Activists in the EU’s pan-European political groups took this admonition and went a step further, arguing that they should each run with a “lead candidate” – known by its German word “spitzenkandidat” – who would both serve as their EU-wide face of the campaign and also become their party’s presidential candidate once nominations were considered.

The centre-left Party of European Socialists, which has not held the commission presidency in a decade, were the first to adopt this policy, picking German social democrat Martin Schulz, the outgoing European Parliament president, to top their ticket in November.

All the other party groups gradually fell in line, with the biggest – the centre-right European People’s party (EPP) – only reluctantly agreeing to pick its own spitzenkandidat at a party convention in March. There, Mr Juncker, who had just lost his job in Luxembourg, outpolled former French foreign minister Michel Barnier.

If all the party groups agreed to this, why is there controversy now?

Not everyone enthusiastically embraced the spitzenkandidaten idea – particularly Angela Merkel, the German chancellor, who had to be convinced by political allies to support both the system and Mr Juncker. Officials who have spoken to her said she assumed the scheme would not bind national leaders, who by treaty are given the power to nominate anyone they want.

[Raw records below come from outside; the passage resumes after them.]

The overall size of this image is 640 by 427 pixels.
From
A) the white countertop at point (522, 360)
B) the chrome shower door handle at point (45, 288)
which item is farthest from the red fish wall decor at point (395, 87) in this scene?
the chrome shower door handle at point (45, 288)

But the spitzenkandidat process became a bigger deal than expected in Germany – even though very few other countries paid much attention to Mr Schulz or Mr Juncker. When the EPP emerged as the biggest group after last month’s elections and Ms Merkel attempted to give herself some wiggle room, German politicians and press roundly criticised her for being anti-democratic, forcing her to vociferously back Mr Juncker.

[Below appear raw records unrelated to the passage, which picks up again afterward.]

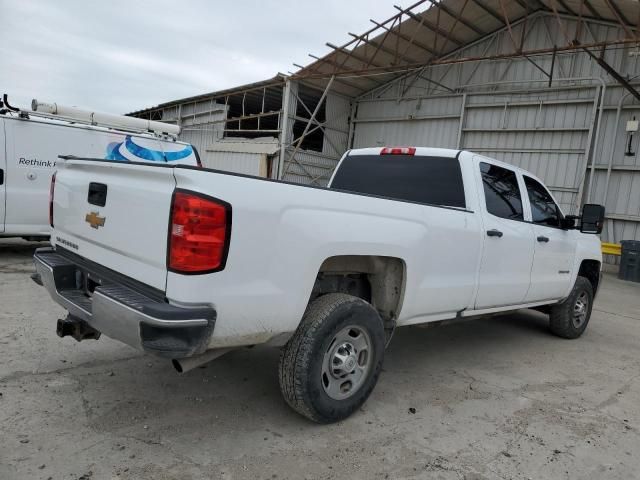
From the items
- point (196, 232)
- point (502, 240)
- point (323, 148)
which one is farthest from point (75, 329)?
point (323, 148)

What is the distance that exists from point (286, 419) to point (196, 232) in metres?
1.54

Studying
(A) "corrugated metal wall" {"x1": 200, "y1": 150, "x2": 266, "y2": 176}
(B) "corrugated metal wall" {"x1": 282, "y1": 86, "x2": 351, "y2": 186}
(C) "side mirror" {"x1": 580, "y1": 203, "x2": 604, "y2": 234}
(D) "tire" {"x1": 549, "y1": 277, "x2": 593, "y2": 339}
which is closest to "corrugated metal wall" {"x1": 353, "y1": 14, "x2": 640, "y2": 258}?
(B) "corrugated metal wall" {"x1": 282, "y1": 86, "x2": 351, "y2": 186}

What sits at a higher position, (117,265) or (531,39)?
(531,39)

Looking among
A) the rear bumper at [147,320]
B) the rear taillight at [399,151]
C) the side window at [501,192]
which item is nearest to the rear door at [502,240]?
the side window at [501,192]

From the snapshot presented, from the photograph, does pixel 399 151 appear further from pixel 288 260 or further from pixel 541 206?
pixel 288 260

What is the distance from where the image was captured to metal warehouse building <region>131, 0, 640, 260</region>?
13.4 metres

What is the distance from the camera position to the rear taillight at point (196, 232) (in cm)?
235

But isn’t this all about Mr Cameron? Why is he so upset?

Mr Cameron’s Conservative party pulled out of the centre-right EPP after he became party leader, arguing it was too accepting of closer EU integration. As a result, he had no say in picking Mr Juncker, whom Mr Cameron regards as the wrong man at a time when the EU desperately needs fresh blood.

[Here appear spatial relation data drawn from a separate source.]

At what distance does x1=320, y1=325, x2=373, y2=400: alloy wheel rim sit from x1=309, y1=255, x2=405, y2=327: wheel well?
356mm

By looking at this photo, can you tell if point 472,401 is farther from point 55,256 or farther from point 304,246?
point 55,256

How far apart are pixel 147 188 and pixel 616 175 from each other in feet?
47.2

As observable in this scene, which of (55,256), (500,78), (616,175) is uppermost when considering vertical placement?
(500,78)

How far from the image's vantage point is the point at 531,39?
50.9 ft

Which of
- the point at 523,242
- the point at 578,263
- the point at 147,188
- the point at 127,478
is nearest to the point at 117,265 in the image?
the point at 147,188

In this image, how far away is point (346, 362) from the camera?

Mr Juncker and Britain have a long and complicated history. Then-UK prime minister Tony Blair fought with Mr Juncker over the EU budget in 2007, and the Luxembourger is said to have held a grudge against Britain ever since. British officials also consider him too “federalist” – an advocate of giving up more power to Brussels – though Downing Street itself has argued that the “remorseless logic” of the eurozone is for it to become more centralised.

But Mr Cameron’s objections are as much about the process as the man. If the spitzenkandidaten process takes hold, Britain will lose its ability to block presidents it doesn’t like – as it did in 2004, when it stopped then-Belgian prime minister Guy Verhofstadt, and in 1994, when it vetoed another Belgian prime minister, Jean-Luc Dehaene.

Legally, EU prime ministers only need a weighted majority to select a commission president, but in practice one has never been selected over the objections of one of the EU’s largest member states.

Is it such a big deal if Mr Cameron loses a fight like this in Brussels?

Mr Cameron has taken his knocks in Europe before, most notably when he failed to block the EU’s new fiscal compact treaty imposing tough budget rules on eurozone countries. But he has waged a far higher-profile campaign against Mr Juncker. Defeat is likely to leave a deep and public wound.

British officials have also warned it could make it more likely that British voters decide to leave the EU if Mr Cameron is able to deliver on his promise for an in-or-out referendum in 2017, after he is re-elected. Many EU officials believe it is not an idle threat.

Mr Cameron has vowed to go down fighting, and is expected to force his fellow prime ministers to vote on Mr Juncker’s nomination at an EU summit next week – an unprecedented shift for something that has traditionally been done by consensus.

Many in London and Brussels fear Mr Juncker’s election could be remembered as the beginning of the end of Britain’s membership in the EU.